Stored records:
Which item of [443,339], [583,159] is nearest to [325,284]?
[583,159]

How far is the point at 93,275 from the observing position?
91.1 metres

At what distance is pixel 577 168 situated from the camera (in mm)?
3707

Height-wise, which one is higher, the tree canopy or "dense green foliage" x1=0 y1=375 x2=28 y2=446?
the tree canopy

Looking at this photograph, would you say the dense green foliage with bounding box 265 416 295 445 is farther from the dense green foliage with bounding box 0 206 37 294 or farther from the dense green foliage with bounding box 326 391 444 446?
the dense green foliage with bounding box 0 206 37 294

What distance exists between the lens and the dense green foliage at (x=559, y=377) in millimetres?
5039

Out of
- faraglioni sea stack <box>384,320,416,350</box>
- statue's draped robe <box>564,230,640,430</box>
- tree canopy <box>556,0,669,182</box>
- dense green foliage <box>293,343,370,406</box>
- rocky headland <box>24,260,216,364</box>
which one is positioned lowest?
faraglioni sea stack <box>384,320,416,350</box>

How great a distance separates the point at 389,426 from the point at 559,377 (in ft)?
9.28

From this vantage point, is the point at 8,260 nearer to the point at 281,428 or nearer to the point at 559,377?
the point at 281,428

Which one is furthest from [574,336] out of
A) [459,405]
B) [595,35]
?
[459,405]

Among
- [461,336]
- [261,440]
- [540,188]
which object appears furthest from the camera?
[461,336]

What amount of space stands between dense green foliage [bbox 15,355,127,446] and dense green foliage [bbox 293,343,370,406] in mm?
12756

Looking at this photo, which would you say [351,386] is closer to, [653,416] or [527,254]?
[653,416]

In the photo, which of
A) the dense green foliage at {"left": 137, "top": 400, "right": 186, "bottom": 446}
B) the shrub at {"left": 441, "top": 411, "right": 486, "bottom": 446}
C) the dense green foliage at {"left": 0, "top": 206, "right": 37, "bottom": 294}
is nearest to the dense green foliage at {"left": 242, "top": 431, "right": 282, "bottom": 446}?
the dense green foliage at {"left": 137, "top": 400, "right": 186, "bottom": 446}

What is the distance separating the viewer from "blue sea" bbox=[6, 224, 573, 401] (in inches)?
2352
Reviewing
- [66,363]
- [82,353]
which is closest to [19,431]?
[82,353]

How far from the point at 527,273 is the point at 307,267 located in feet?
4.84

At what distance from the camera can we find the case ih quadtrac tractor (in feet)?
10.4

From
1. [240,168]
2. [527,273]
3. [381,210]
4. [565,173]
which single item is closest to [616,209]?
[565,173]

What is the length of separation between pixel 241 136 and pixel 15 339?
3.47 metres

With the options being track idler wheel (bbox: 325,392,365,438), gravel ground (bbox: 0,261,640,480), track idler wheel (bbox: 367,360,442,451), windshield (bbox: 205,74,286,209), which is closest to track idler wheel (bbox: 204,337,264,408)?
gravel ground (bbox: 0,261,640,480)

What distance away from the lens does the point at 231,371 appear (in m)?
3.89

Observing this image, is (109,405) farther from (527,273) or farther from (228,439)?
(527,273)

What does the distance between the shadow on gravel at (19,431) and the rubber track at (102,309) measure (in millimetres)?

● **Set exercise**: Transcribe every one of the records above, reproducing each line character for character.

● **Task result**:
Which item of [443,339], [583,159] is nearest to [325,284]?
[583,159]

How far is the point at 93,275 from the observing position?
91.1 metres

At what distance is pixel 577 168 situated from the camera (in mm)?
3707

Height-wise, which one is higher, the tree canopy or "dense green foliage" x1=0 y1=375 x2=28 y2=446?
the tree canopy

Looking at this photograph, would you say the dense green foliage with bounding box 265 416 295 445 is farther from the dense green foliage with bounding box 0 206 37 294 or farther from the dense green foliage with bounding box 326 391 444 446?
the dense green foliage with bounding box 0 206 37 294

What distance exists between the lens and the dense green foliage at (x=559, y=377) in millimetres?
5039

Out of
- faraglioni sea stack <box>384,320,416,350</box>
- statue's draped robe <box>564,230,640,430</box>
- tree canopy <box>556,0,669,182</box>
- dense green foliage <box>293,343,370,406</box>
- rocky headland <box>24,260,216,364</box>
which one is positioned lowest?
faraglioni sea stack <box>384,320,416,350</box>

How great a distance separates the point at 389,426 from the point at 559,377 (in ft)?
9.28

From this vantage point, is the point at 8,260 nearer to the point at 281,428 or nearer to the point at 559,377?
the point at 281,428

Which one is furthest from [574,336] out of
A) [459,405]
B) [595,35]
?
[459,405]

Among
- [461,336]
- [261,440]
- [540,188]
which object appears furthest from the camera?
[461,336]

What amount of space stands between dense green foliage [bbox 15,355,127,446] and dense green foliage [bbox 293,343,370,406] in mm?
12756

Looking at this photo, which would you say [351,386] is closer to, [653,416] or [527,254]?
[653,416]

In the photo, which of
A) the dense green foliage at {"left": 137, "top": 400, "right": 186, "bottom": 446}
B) the shrub at {"left": 441, "top": 411, "right": 486, "bottom": 446}
C) the dense green foliage at {"left": 0, "top": 206, "right": 37, "bottom": 294}
is nearest to the dense green foliage at {"left": 242, "top": 431, "right": 282, "bottom": 446}?
the dense green foliage at {"left": 137, "top": 400, "right": 186, "bottom": 446}

What is the distance separating the viewer from "blue sea" bbox=[6, 224, 573, 401] (in inches)?
2352
Reviewing
- [66,363]
- [82,353]
which is closest to [19,431]?
[82,353]

How far from the point at 527,273 is the point at 307,267 located in feet?
4.84

At what distance from the camera can we find the case ih quadtrac tractor (in feet)?
10.4

From
1. [240,168]
2. [527,273]
3. [381,210]
4. [565,173]
which single item is closest to [616,209]?
[565,173]

What is the length of separation between pixel 241 136 and pixel 15 339?
3.47 metres

With the options being track idler wheel (bbox: 325,392,365,438), gravel ground (bbox: 0,261,640,480), track idler wheel (bbox: 367,360,442,451), windshield (bbox: 205,74,286,209), which is closest to track idler wheel (bbox: 204,337,264,408)?
gravel ground (bbox: 0,261,640,480)

What distance away from the lens does the point at 231,371 appear (in m)?
3.89

Observing this image, is (109,405) farther from (527,273) or farther from (228,439)?
(527,273)

What does the distance between the shadow on gravel at (19,431) and the rubber track at (102,309) measure (in millimetres)?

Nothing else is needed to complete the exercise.